Sixty-five days after the second surgery, the girl was transferred to another hospital closer to home, still requiring high-flow nasal cannula support, and was discharged home from that hospital.

Lower extremity motor function and nerve conduction studies revealed slight improvements in the months following the second surgery. The latter was performed five months after the second surgery and demonstrated severe axonal damage with evidence of proximal conduction recovery (Table 1). At the chronological age of 12 months (adjusted age of 9 months), the girl had a GBS Disability Scale score of 4/6 (16, 17). She exhibited paraplegia with preserved hip flexion, allowing leg elevation, whereas knee flexion and extension and ankle dorsiflexion and plantar flexion were absent bilaterally. Deep tendon reflexes were absent at the ankles bilaterally, whereas patellar reflexes were absent on the right and diminished on the left. The plantar response was absent bilaterally, with no plantar grasp reflex. Babinski's sign was negative on both sides. Sensory examination revealed no response to painful stimuli in either foot.
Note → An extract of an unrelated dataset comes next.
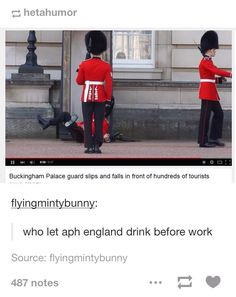 Alfred tuvo que ver en esto yo lo se<< I don't speak water that was but I saw the word Alfred. Hetalia England, Hetalia Funny, Memes, Hetalia Characters, Slip And Fall, Usuk, Axis Powers, Beautiful World, Funny Pictures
On the Standardized Infant NeuroDevelopmental Assessment (SINDA) neurological and developmental scales, the girl scored 18 (maximum score 28) and 7 (maximum score 15) points, respectively, thus resulting in an atypical and slightly atypical score. These findings correspond with the above findings of neurological impairments and mild developmental delay. For the socio-emotional scale, a normal result was recorded (18).

Discussion

Surgery is a known trigger for GBS in adults (8). As post-surgical GBS in children is much less common, this association is either much weaker or underdiagnosed (1). Kubert et al. described a case of a 13-year-old boy with severe autonomic dysfunction, seizures, and posterior reversible encephalopathy syndrome due to the acute motor sensory axonal neuropathy subtype of GBS. The first symptoms occurred on postoperative day seven. Gradual recovery was achieved with antihypertensives, pain management, and physiotherapy. The authors did not report on immune globulin treatment or plasmapheresis (12). Another case report of a 13-year-old boy described a severe disease progression of a preoperatively diagnosed GBS already treated with immune globulin therapy after abdominal surgery. Within hours after surgery, the boy required intubation and mechanical ventilation due to respiratory failure, with gradual recovery following a five-day course of 400 mg/kg per day of immune globulin and supportive care (11).
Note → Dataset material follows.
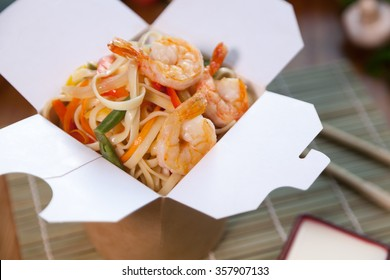 Delicious wok box with shrimps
Owing to a history of aortic surgery and anticoagulation under VA-ECMO, we initially suspected that spinal cord injury or hematoma was the cause of the observed paraplegia. CoA repair generally has excellent outcomes, with low perioperative mortality rates usually <1% to 2% (19). The complications of CoA repair include re-coarctation, postoperative hypertension, pleural effusion, phrenic and left laryngeal nerve injury, and spinal injury (2024). Spinal cord injury associated with CoA is rare and presents with postoperative lower extremity weakness or paralysis due to inadequate perfusion of the spinal cord. CoA-repair-linked spinal cord injury is believed to be multifactorial, with cross-clamp time, poor collateral circulation, and interruption of intercostal arteries being contributing factors (25, 26).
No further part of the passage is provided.